### Challenge:
Recast the records as a numbered list, starting with the line that contains "What is the exact" and going on through the end of the records. Leave out any blank lines.

[Rows of spatial question data]
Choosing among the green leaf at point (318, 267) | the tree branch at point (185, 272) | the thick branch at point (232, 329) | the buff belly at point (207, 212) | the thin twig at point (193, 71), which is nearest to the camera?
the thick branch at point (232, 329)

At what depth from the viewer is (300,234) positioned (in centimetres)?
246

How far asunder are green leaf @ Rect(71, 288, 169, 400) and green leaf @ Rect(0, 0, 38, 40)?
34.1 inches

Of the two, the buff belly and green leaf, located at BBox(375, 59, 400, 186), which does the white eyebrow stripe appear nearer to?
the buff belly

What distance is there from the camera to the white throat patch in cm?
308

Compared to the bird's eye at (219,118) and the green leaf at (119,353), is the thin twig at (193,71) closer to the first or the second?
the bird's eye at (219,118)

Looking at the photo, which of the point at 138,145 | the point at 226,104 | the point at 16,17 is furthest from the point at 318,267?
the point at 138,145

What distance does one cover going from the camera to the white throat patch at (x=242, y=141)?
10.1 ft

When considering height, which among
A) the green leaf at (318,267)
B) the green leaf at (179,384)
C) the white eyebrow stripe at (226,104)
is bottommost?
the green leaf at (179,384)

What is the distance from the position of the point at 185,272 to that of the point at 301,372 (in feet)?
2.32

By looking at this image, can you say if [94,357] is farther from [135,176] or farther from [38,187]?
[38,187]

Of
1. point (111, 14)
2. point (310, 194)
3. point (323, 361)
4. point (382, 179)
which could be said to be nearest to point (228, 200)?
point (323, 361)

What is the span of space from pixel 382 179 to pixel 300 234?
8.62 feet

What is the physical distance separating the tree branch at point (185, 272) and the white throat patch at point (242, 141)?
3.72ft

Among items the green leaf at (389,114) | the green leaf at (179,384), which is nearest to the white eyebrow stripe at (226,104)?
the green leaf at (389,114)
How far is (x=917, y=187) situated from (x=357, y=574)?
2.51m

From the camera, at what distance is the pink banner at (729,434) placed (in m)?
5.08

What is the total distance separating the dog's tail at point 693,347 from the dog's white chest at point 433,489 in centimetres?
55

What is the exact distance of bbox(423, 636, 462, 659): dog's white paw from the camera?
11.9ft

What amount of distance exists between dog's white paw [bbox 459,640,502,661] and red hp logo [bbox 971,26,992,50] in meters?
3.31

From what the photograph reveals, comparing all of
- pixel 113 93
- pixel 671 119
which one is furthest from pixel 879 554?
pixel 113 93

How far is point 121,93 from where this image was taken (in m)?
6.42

### Result of this task:
1. What is the exact distance of bbox(423, 636, 462, 659): dog's white paw from the camera?
2. 11.9ft
3. What amount of distance exists between dog's white paw [bbox 459,640,502,661] and red hp logo [bbox 971,26,992,50] in meters?
4. 3.31
5. From what the photograph reveals, comparing all of
6. - pixel 113 93
7. - pixel 671 119
8. which one is furthest from pixel 879 554?
9. pixel 113 93
10. How far is point 121,93 from where this image was taken (in m)?
11. 6.42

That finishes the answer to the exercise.